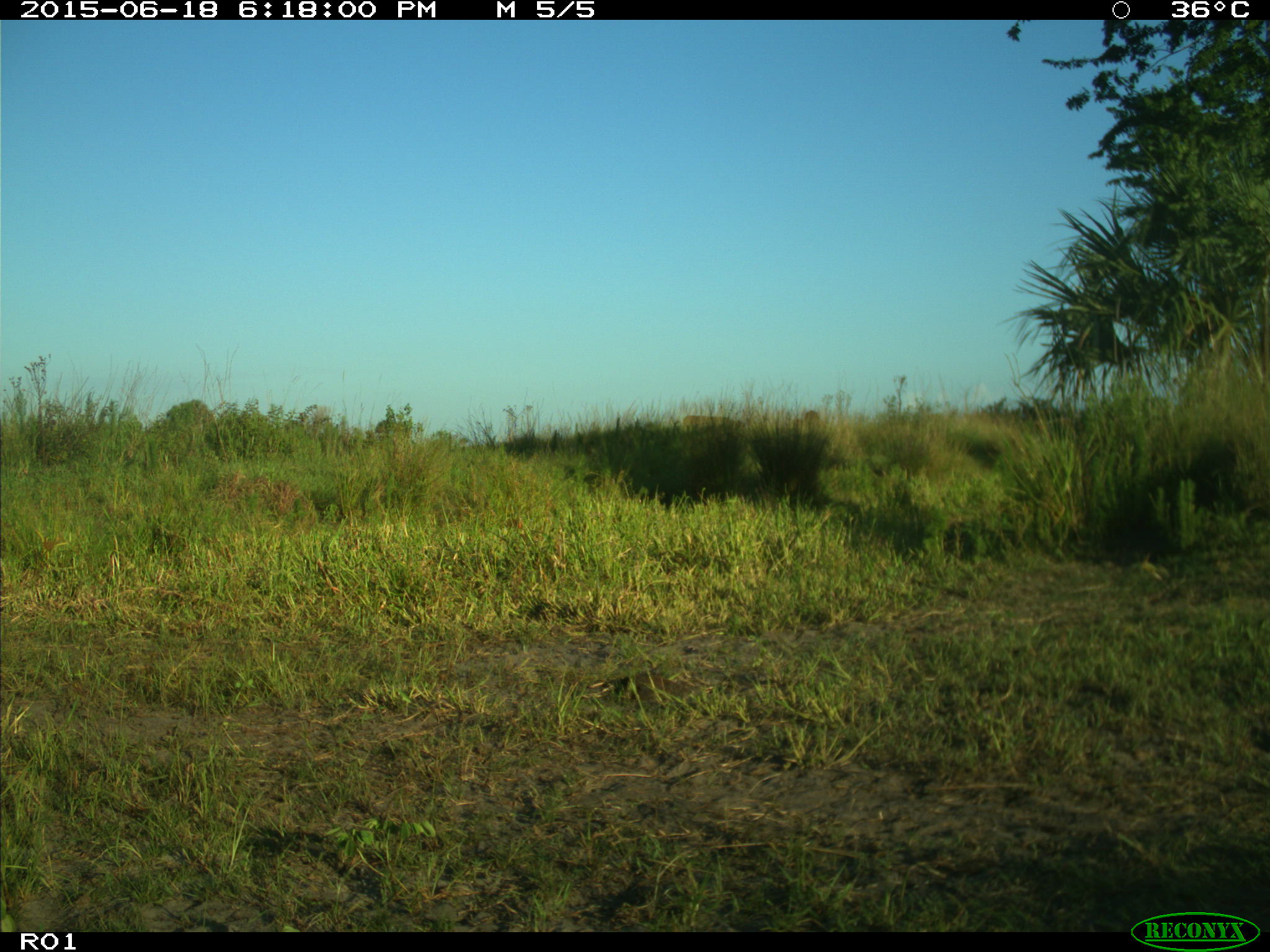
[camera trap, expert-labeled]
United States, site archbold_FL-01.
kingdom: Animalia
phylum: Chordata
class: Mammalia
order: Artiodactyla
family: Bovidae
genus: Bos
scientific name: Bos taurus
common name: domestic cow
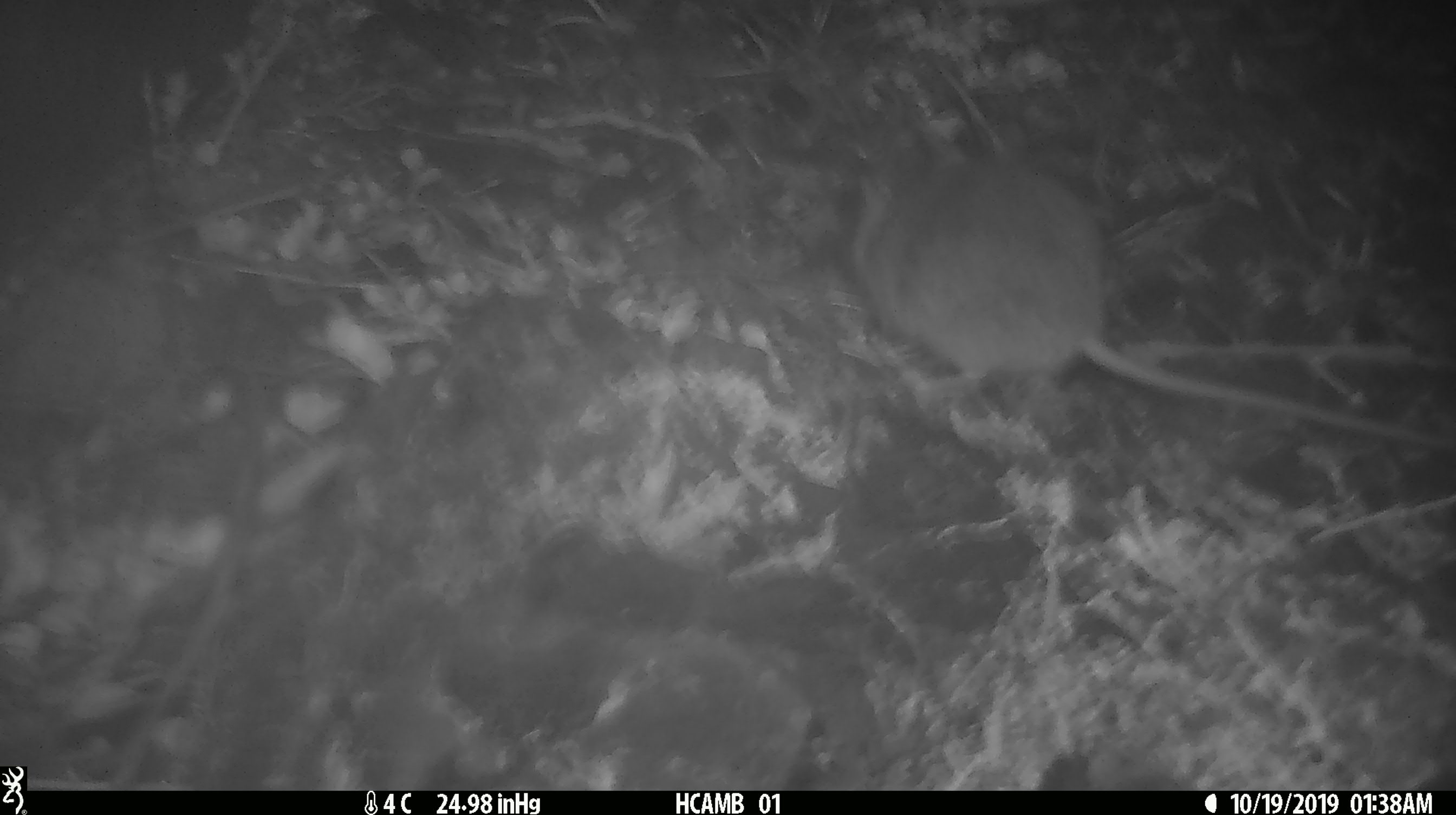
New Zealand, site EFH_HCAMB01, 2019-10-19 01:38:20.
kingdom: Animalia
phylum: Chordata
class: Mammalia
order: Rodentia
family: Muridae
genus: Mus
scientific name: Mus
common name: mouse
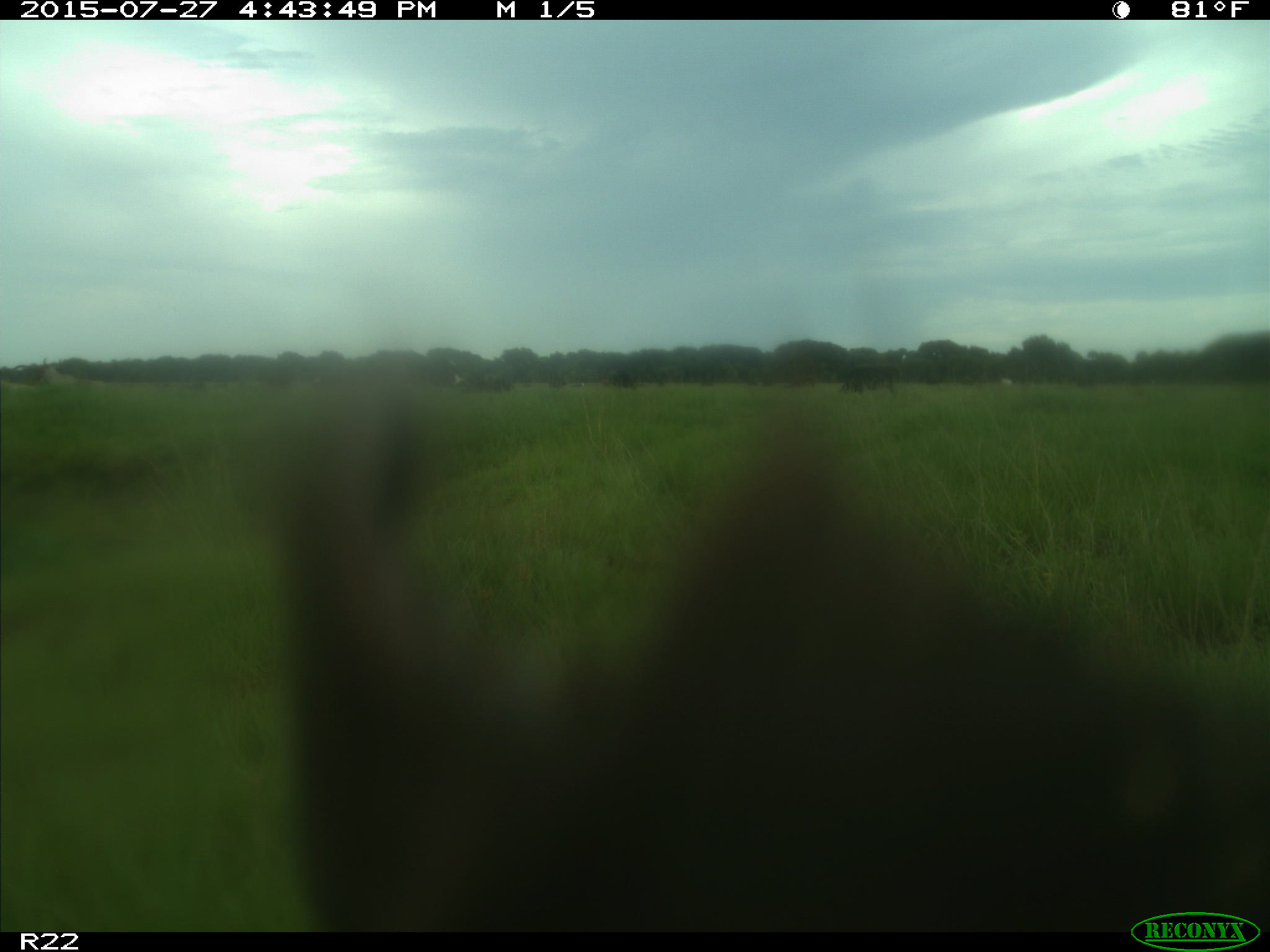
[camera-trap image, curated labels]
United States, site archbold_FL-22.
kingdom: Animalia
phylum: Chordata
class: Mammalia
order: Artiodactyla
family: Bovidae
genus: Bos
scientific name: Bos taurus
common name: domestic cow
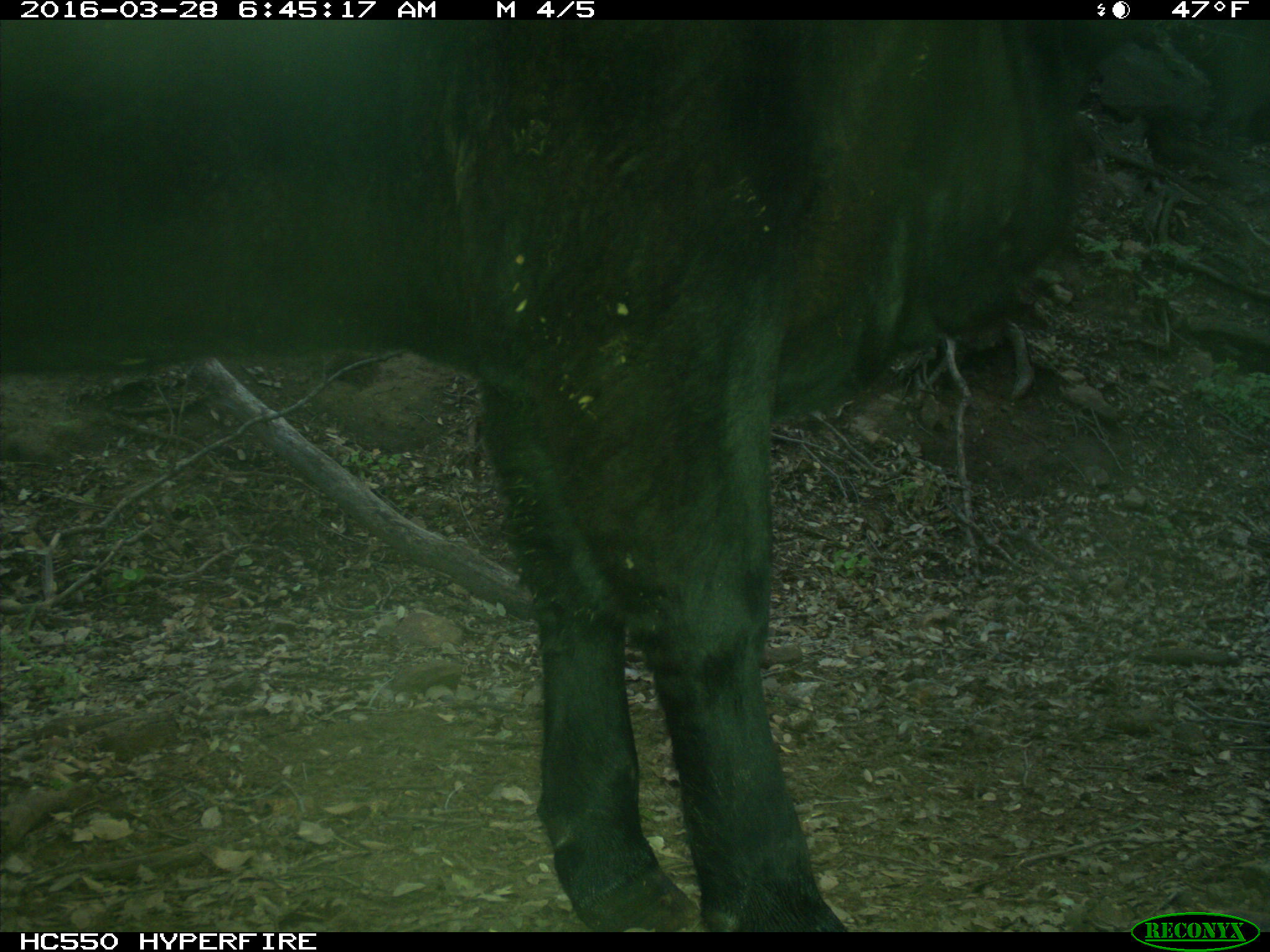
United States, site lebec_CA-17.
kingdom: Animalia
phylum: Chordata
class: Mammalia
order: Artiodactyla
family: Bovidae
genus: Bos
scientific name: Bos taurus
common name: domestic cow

— HOW TO COMPLETE THIS TASK —
If a line in the entries above has the word "trap", copy it.

— TASK ANSWER —
[camera trap, expert-labeled]
[camera-trap image, curated labels]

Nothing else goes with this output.